Die Niederlande will die Netzneutralität als eines der ersten Länder weltweit gesetzlich verankern. Denn die Regierung ist der Meinung, dass die Gebühren die Innovation bremsen. Die ‚Neue Züricher Zeitung‘ berichtete heute über das neue Verbot, für Video-Telefonie und die Übermittlung von Kurznachrichten via Internet Gebühren zu verlangen.

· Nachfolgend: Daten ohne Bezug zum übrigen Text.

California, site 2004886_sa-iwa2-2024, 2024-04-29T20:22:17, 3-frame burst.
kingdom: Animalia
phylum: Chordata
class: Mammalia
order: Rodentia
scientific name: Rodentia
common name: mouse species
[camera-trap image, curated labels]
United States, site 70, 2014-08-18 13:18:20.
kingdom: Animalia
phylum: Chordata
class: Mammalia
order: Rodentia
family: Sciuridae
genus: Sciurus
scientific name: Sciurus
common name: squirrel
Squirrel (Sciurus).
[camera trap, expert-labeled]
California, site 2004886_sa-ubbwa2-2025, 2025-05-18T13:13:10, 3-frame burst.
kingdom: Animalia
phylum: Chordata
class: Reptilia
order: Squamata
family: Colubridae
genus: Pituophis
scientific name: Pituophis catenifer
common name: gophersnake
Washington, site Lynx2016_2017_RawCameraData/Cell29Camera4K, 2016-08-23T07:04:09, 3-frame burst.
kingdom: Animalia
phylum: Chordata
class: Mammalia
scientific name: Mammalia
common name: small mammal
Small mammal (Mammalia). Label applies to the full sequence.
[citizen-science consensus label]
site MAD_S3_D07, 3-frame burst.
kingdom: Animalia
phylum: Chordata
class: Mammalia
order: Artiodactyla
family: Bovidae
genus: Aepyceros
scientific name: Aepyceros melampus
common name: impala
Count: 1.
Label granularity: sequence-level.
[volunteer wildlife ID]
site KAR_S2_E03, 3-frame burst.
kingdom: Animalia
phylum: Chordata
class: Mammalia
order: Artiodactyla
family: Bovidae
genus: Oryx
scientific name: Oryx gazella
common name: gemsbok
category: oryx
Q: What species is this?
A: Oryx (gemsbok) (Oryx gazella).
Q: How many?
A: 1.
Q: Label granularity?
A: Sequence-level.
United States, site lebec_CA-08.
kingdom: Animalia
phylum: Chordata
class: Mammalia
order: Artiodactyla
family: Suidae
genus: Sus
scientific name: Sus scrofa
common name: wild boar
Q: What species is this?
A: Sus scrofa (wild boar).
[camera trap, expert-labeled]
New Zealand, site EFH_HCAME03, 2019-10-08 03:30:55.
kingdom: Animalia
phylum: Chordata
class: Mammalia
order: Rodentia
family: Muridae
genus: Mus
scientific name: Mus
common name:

Übergangene Telekom-Anbieter
„Solche Dienste zu blockieren oder extra Geld dafür zu verlangen, bremst Innovationen“, wie Wirtschaftsminister Maxime Verhagen in Hinblick auf die Gebührenerhebung für genannte Datenübertragungen erklärte. „Wir werden diesen Bereich regulieren und damit ein offenes Internet garantieren“, so seine Worte weiter. Am Mittwochabend verabschiedete das niederländische Parlament die entsprechende Gesetzesvorlage – gleiches muss nun noch im Senat vonstattengehen. Derzeit prüft die EU-Kommission den Angaben zufolge mögliche Behinderungen des Internet-Verkehrs durch Anbieter wie die Deutsche Telekom, Vodafone oder Telefónica. Einige Konzerne wehren sich gegen die Internet-Telefonate ihrer Smartphone-Kunden, die damit ihren Telekom-Anbieter umgehen. Das Geschäft mit Applikationen läuft an den Providern vorbei und Unternehmen wie Apple und Google besetzten das Geschäftsfeld. Ende des Jahres sollen die Ergebnisse der Untersuchung an die Öffentlichkeit getragen werden.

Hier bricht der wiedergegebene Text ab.